YOU CAN TAKE all that pre-holiday "Reach the Beach" hoopla from Maryland Gov. William Donald Schaefer with a grain of sand: traffic last weekend from here to there was as bad as it has ever been. True, the governor's office coupled every promise of progress to a caution that peak hours could get awful and urged travelers to leave in the middle of the night, a day earlier or later than other people for best results. An editorial in The Sun a week ago said "the good news is that it will be easier driving there than in the past because of some highway and bridge improvements; the not-so-good news is that it still could be bumper-to-bumper at peak traveling times." Score one for not-so-good, with a nod toward absolutely awful.

Serves 'em right, say those who thought better than to join the pack or would have but couldn't. True, there are bound to be backups at the most obvious peak hours of the weekend. True, too, that for the most part, traffic on the Bay Bridge moved reasonably well because Gov. Schaefer's crews met their deadline for renovating one of the two spans.

But the Kent Narrows crossing is a terrible bottleneck, even when the drawbridge isn't opening for boaters.
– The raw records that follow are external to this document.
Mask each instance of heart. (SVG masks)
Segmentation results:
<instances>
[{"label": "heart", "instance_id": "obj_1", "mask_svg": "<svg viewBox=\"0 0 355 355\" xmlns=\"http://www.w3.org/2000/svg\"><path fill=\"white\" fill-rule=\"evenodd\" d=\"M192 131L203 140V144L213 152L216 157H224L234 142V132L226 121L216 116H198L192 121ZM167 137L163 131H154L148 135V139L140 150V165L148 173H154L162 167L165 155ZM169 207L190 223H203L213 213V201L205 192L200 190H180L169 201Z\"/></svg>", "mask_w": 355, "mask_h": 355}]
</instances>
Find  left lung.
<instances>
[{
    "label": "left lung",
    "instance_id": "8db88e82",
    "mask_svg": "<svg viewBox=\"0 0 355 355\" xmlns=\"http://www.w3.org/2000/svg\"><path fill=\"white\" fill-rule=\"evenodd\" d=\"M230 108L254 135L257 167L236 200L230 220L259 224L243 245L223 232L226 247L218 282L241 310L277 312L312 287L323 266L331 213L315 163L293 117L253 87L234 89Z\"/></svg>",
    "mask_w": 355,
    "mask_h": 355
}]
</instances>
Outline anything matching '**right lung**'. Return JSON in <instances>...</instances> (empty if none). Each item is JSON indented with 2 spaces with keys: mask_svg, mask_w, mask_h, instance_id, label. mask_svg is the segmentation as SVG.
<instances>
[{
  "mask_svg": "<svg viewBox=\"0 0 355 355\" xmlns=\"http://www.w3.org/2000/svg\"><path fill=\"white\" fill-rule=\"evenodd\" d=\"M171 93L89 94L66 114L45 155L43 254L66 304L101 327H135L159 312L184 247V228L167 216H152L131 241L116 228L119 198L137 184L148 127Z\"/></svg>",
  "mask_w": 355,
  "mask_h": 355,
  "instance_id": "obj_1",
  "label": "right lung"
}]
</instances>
Why not make it one-way for brief periods? The sooner a new high arc can be built, the better. And though the weekend's extra patrols of police did help somewhat, more troopers with a better feel for the flow could improve things.

The likelihood of another logjam like Monday's is slim, at least until Labor Day. But Gov. Schaefer's vigorous promotion of tourism -- which sparked his welcome attempts to improve beach travel -- will have accomplished nothing unless he can keep things moving on the "normal" summer weekends still to come.